▶ **Work instructions**:
Rewrite everything from the line containing "Of all the options" down to the line containing "16.5 meters", changing "submerged rock" to "sunken rock" and leaving all else in those lines as it is.

+===+

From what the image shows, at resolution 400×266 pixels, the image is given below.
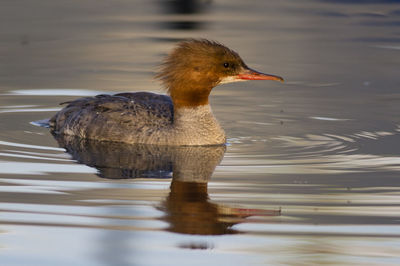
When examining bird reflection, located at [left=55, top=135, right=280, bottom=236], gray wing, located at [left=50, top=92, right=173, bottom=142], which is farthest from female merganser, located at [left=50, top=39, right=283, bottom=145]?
bird reflection, located at [left=55, top=135, right=280, bottom=236]

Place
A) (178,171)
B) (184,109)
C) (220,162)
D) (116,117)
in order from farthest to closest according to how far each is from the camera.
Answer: (116,117) < (184,109) < (220,162) < (178,171)

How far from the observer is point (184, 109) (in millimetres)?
9969

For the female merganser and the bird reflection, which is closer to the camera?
the bird reflection

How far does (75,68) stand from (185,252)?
8.67 m

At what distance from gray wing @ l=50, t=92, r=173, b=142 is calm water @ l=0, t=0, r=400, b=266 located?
24cm

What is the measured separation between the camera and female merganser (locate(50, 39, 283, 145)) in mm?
9820

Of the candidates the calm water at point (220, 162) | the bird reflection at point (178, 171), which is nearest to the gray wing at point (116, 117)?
the bird reflection at point (178, 171)

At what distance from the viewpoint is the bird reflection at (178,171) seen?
6.73 meters

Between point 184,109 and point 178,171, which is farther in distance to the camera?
point 184,109

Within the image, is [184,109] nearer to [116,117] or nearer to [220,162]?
[116,117]

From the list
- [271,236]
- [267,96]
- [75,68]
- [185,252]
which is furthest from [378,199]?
[75,68]

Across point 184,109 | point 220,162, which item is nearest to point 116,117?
point 184,109

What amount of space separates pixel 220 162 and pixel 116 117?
1.69 meters

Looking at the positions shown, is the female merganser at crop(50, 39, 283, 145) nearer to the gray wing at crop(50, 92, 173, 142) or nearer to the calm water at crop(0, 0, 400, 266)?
the gray wing at crop(50, 92, 173, 142)
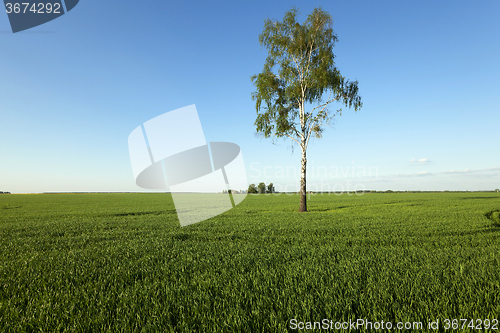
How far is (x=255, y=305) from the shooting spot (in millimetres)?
3453

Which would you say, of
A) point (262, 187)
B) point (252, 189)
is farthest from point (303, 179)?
point (262, 187)

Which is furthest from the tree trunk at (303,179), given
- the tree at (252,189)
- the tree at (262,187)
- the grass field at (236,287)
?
the tree at (262,187)

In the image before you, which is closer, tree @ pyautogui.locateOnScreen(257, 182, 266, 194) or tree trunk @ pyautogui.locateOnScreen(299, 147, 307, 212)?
tree trunk @ pyautogui.locateOnScreen(299, 147, 307, 212)

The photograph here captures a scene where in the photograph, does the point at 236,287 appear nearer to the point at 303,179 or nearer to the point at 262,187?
the point at 303,179

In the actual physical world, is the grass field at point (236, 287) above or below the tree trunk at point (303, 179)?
below

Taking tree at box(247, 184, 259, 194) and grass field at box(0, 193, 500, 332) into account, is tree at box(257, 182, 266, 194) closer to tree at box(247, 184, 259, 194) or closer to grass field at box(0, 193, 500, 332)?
tree at box(247, 184, 259, 194)

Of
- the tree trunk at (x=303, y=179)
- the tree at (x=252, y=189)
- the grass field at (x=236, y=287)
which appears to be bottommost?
the tree at (x=252, y=189)

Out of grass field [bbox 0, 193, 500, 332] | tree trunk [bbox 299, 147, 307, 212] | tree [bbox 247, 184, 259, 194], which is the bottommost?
tree [bbox 247, 184, 259, 194]

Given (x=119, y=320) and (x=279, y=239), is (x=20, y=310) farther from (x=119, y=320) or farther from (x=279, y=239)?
(x=279, y=239)

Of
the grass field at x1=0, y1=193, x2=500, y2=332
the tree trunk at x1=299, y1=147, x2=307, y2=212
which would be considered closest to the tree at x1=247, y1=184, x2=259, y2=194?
the tree trunk at x1=299, y1=147, x2=307, y2=212

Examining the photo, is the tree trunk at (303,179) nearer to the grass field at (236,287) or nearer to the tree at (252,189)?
the grass field at (236,287)

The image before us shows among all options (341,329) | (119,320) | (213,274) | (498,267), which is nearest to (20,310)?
(119,320)

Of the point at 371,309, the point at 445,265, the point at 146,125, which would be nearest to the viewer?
the point at 371,309

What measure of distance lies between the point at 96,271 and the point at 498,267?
8.73m
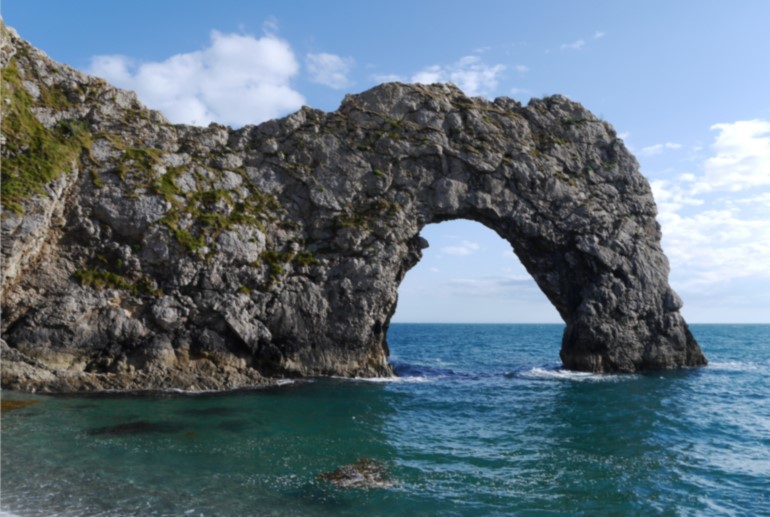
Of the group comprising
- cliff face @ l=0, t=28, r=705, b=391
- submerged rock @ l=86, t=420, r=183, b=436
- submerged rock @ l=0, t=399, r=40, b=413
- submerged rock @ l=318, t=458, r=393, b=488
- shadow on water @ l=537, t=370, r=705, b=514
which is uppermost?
cliff face @ l=0, t=28, r=705, b=391

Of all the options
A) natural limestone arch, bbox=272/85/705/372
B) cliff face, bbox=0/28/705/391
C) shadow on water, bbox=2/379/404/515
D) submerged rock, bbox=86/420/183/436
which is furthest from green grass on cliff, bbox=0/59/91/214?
natural limestone arch, bbox=272/85/705/372

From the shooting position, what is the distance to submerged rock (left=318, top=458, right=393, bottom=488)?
16.5 meters

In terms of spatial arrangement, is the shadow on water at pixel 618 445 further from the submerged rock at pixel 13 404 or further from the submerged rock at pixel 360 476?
the submerged rock at pixel 13 404

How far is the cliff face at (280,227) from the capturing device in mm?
32188

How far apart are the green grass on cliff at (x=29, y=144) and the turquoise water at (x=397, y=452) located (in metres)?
12.2

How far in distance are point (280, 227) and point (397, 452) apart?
936 inches

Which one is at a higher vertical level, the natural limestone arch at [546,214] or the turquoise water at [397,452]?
the natural limestone arch at [546,214]

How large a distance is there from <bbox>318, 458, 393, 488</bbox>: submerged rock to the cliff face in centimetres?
1759

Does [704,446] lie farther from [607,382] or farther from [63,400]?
[63,400]

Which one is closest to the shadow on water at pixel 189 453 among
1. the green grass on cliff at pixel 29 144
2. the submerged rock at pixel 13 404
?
the submerged rock at pixel 13 404

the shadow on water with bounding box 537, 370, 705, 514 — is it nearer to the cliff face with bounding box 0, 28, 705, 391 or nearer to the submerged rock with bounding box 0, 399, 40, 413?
the cliff face with bounding box 0, 28, 705, 391

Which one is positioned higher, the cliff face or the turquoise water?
the cliff face

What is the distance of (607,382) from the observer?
38344 millimetres

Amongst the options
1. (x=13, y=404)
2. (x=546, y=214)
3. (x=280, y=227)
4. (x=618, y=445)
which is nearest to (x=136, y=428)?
(x=13, y=404)
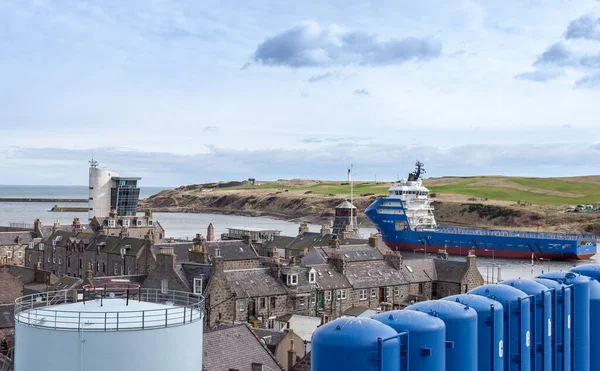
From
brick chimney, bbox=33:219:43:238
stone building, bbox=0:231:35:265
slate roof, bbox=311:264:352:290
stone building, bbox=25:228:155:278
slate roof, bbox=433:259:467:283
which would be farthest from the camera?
brick chimney, bbox=33:219:43:238

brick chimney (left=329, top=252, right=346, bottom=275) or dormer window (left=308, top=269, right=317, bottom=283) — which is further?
brick chimney (left=329, top=252, right=346, bottom=275)

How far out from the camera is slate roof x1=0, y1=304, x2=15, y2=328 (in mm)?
38500

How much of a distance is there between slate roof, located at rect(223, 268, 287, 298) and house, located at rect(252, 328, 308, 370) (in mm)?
11681

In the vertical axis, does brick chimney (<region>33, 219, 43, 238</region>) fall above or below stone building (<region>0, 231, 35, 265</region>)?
above

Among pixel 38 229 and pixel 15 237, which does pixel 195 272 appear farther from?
pixel 38 229

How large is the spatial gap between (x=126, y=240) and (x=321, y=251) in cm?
1718

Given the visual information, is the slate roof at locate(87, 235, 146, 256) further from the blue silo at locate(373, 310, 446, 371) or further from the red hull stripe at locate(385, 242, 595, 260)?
the red hull stripe at locate(385, 242, 595, 260)

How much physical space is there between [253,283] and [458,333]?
96.9 ft

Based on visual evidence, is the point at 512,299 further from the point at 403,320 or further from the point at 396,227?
the point at 396,227

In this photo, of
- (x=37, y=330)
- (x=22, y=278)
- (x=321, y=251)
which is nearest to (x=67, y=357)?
(x=37, y=330)

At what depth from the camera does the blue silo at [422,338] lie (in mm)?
18312

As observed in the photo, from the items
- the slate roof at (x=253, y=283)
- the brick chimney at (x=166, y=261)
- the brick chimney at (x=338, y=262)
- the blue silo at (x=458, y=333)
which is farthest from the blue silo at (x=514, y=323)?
the brick chimney at (x=338, y=262)

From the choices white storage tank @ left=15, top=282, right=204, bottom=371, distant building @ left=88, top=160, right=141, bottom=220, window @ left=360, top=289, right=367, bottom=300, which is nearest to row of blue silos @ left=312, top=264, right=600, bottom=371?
white storage tank @ left=15, top=282, right=204, bottom=371

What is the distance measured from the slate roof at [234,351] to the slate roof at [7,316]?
13885 millimetres
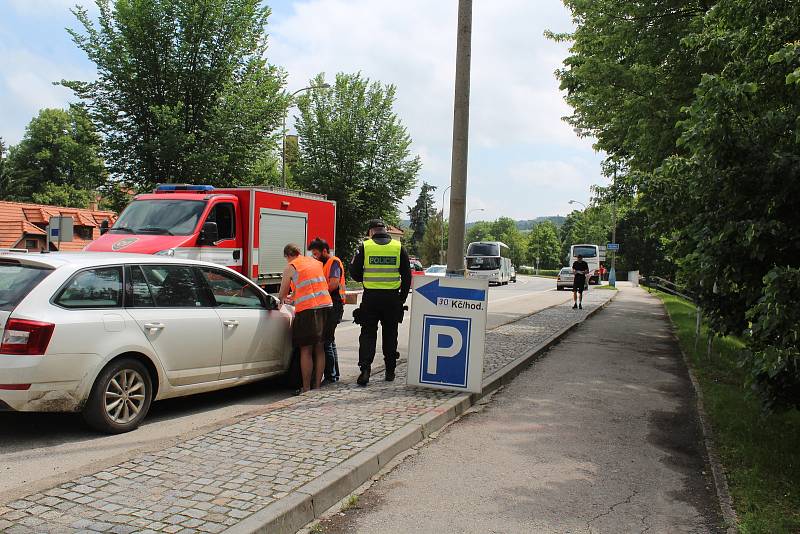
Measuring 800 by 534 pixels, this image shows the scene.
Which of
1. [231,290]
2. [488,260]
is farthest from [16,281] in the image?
[488,260]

+===+

▶ **Written answer**:
Of all the options
A) natural limestone arch, bbox=272/85/705/372
B) cliff face, bbox=0/28/705/391
C) shadow on water, bbox=2/379/404/515
D) sunken rock, bbox=86/420/183/436
which is furthest from green grass on cliff, bbox=0/59/91/214?
natural limestone arch, bbox=272/85/705/372

From the shooting position, what is the distance to sunken rock (left=318, top=458, right=393, bottom=488)?
16.5 meters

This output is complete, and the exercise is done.